# Textabschnitt

·····

Leistungserlebnisse in der Gruppe

Gerade dann, wenn Schülerinnen oder Schüler in der Schule Leistungsprobleme haben, brauchen sie für ihr Selbstwertgefühl die Erfahrung von Erfolgen in der Gruppe. Dabei können Freizeitaktivitäten durchaus förderlich sein. Deswegen wäre es fatal, etwa dem Zwölfjährigen sein geliebtes Fussballtraining zu streichen, weil die Noten derzeit nicht stimmen. Gerade im Sport liegt die Erfahrung auf der Hand: Wenn ich trainiere und mich anstrenge, komme ich zum Erfolg. Vielleicht kann der Trainer dann unterstützend wirken, wenn es um die Übertragung dieser Erfahrung auf schulisches Lernen geht.Direkt für die Schule hilfreich kann die Teilnahme an einer Hausaufgaben-Gruppe sein oder das private Organisieren eines oder mehrerer Hausaufgaben-Partner.

 

Schaffen von Erfolgserlebnissen

Jeder Sporttrainer weiss: Nichts motiviert mehr als der Erfolg! Eltern sollten gemeinsam mit den Lehrkräften versuchen, Erfolgserlebnisse zu schaffen. Dazu gehört es, ganz bewusst darauf zu achten und dem Kind rückzumelden, wenn es durch Anstrengung einen Erfolg erzielen konnte, und sei er auch klein und nicht benotet. Zeig deinem Kind beispielsweise auf, was es jetzt im Vergleich zu letzter Woche kann.

·····

# Zu bearbeitende Aufgaben
1. Was sollten Eltern laut dem Textabschnitt gemeinsam mit den Lehrkräften zu schaffen versuchen?
2. Geben Sie den Absatz des Textabschnitts, der mit „Jeder Sporttrainer“ beginnt, als kurze Liste wieder und behalten Sie dabei seine wesentlichen Aussagen bei.
3. Führen Sie den Textabschnitt über Leistungs- und Erfolgserlebnisse von Schulkindern im Anschluss an seinen letzten Satz weiter.
Die nachstehende Auflistung steht in keinem Zusammenhang mit dem Textabschnitt.

# Datenauszug
·····

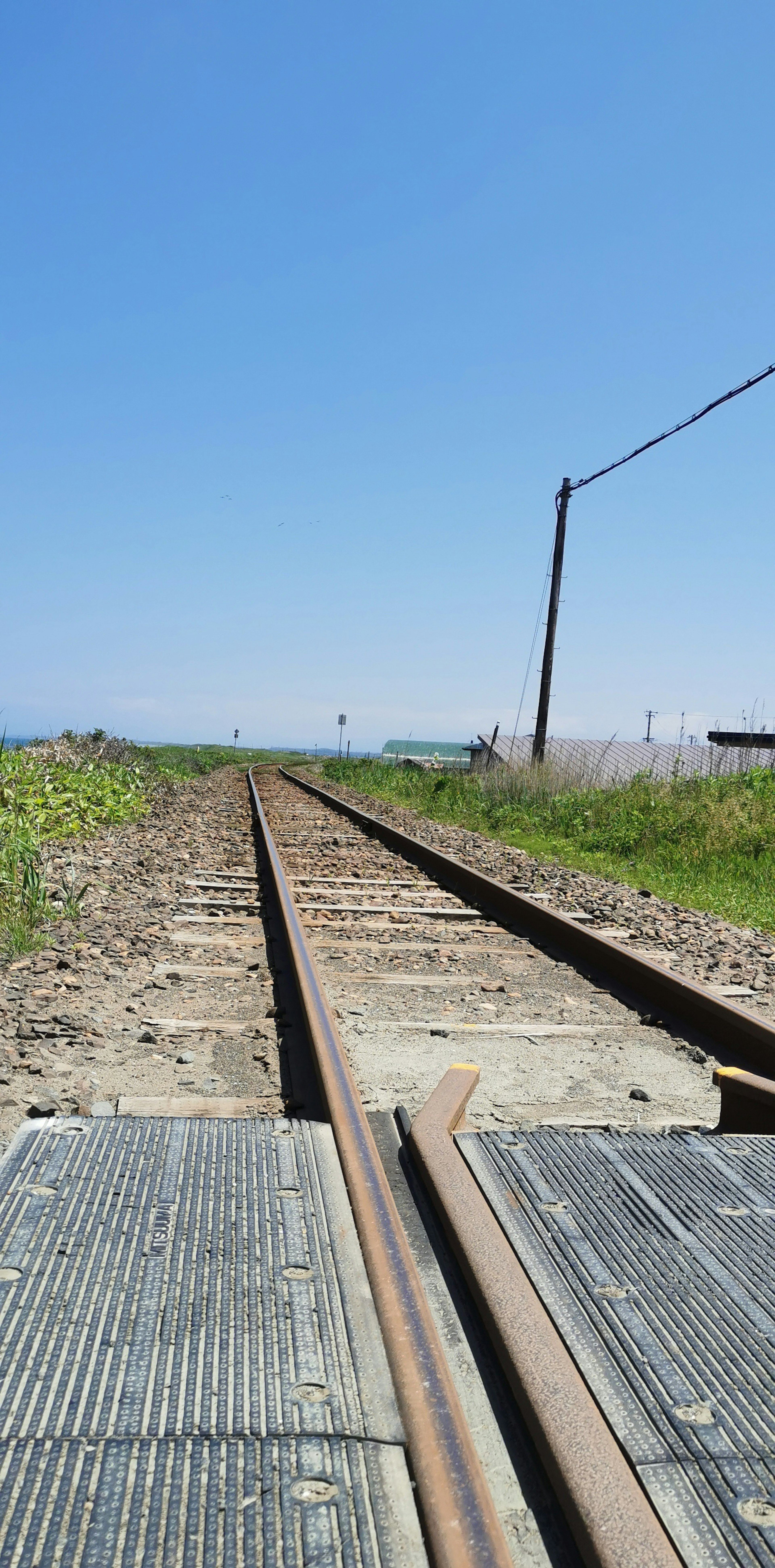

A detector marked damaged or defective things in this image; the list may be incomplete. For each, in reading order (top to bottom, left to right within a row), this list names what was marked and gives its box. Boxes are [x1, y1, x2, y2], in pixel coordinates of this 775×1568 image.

rusty rail [249, 768, 513, 1568]
rusty rail [280, 765, 775, 1072]
rusty rail [410, 1066, 683, 1568]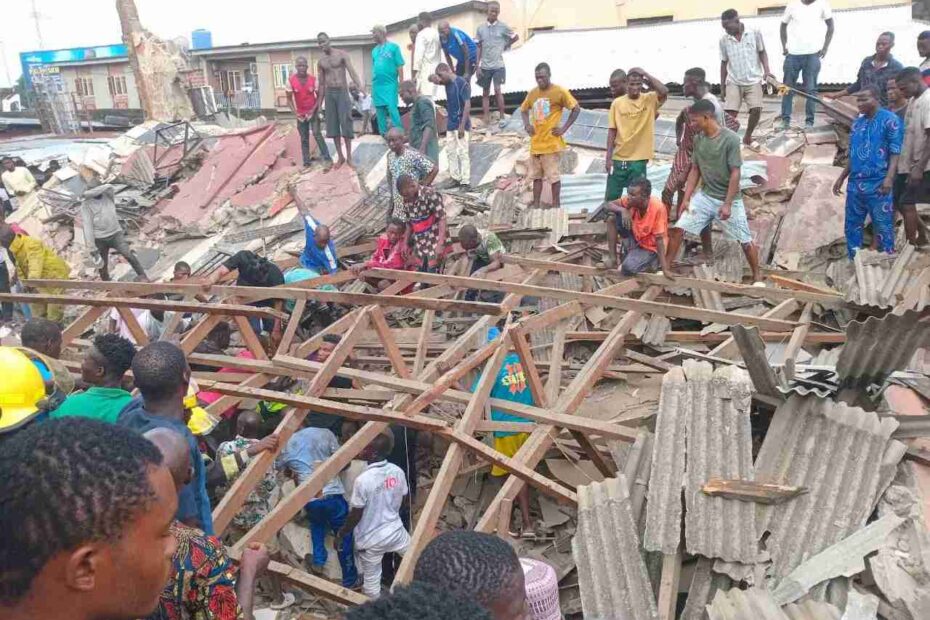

·····

# Lösungen
1. Erfolgserlebnisse.

2.
- Erfolg motiviert mehr als alles andere.
- Eltern sollten zusammen mit den Lehrkräften Erfolgserlebnisse schaffen.
- Dazu gehört, bewusst auf Erfolge zu achten, die das Kind durch Anstrengung erzielt hat, und sie ihm zurückzumelden, auch wenn sie klein und nicht benotet sind.
- Ein Beispiel ist, dem Kind zu zeigen, was es jetzt im Vergleich zur letzten Woche kann.

3.
Lob und Bestätigung

Geht man es richtig an, kann man einen misserfolgsorientierten Schüler nicht zu viel loben: ohne Übertreibung und in erster Linie für das Bemühen anstatt für das Resultat. „Du hast das Wort jetzt richtig geschrieben, weil du dich konzentriert hast.“ – „Deine Schrift zeigt, dass du dir Mühe gegeben hast.“ – „Prima, dass du deine Hausaufgaben erledigt hast, obwohl dir die Schule im Moment wenig Spass macht.“    

b) Mit dem Kind ins Gespräch kommen

Selber die Verantwortung für das Lernen übernehmen – das ist die Haltung leistungsmotivierter Schüler und Ziel der Motivationsförderung. Nun ist aber gerade das schwierig, wie Eltern immer wieder erleben. Einfach nur ins Gewissen zu reden ist meistens fruchtlos. Auf ein wirkliches Gespräch jedoch, auf einen Dialog, lassen sich Kinder mit Motivationsdefiziten nur ungern ein. Zu gross scheint ihnen die Gefahr, dass sie einen Mangel bei sich selbst zugeben müssten. Ihre Zurückweisung aller Sorgen („Keine Sorge, ich schaffe das schon noch“) oder Kritik („Das ist doch meine Sache, lass mich in Ruhe!“) dient der Vermeidung von Blamage und Gesichtsverlust. Gleichzeitig kennen sie durchaus die Angst, dass sie es allein möglicherweise doch nicht schaffen, die Leistungsanforderungen der Schule zu erfüllen. Sie befinden sich in einer regelrechten Zwickmühle. Also sollten Eltern versuchen, ihre Kinder auf eine Weise ins Gespräch zu ziehen, die die Angst vor dem Gesichtsverlust berücksichtigt.

 

Dafür kann ein Blatt mit Satzergänzungsaufgaben hilfreich sein:

  • Wenn ich an die Schule denke, bekomme ich Angst, weil …
  • Schule würde mir viel mehr Spass machen, wenn …
  • Das Fach …/… macht mir am meisten/wenigsten Spass, weil …
  • Hausaufgaben …
  • Wenn ich Lehrer wäre und wollte die Schüler zum Lernen anregen, dann würde ich …

Du solltest dieses Blatt selbst gestalten, dann ist es näher an eurer realen Situation und du kannst jene Aspekte besonders hervorheben, die dir auch besonders wichtig sind. Es gibt verschiedene Möglichkeiten zum Einsatz solcher Satzergänzungen, z.B.:

  • Du lässt dein Kind die Sätze ergänzen und fragst anschliessend nach, um über seine Begründungen ins Gespräch zu kommen und auch die Gründe zu erforschen, warum seine Motivation derzeit schlecht ist.
  • Denke an eine (vielleicht schwache?) Phase während deiner eigenen Schulzeit und ergänze die Sätze entsprechend. Dann kannst du dein Kind zum Vergleich mit seiner Sichtweise auffordern. Du wirst möglicherweise mehr Verständnis aufbringen, wenn du dich in die eigene Schulzeit zurückversetzt.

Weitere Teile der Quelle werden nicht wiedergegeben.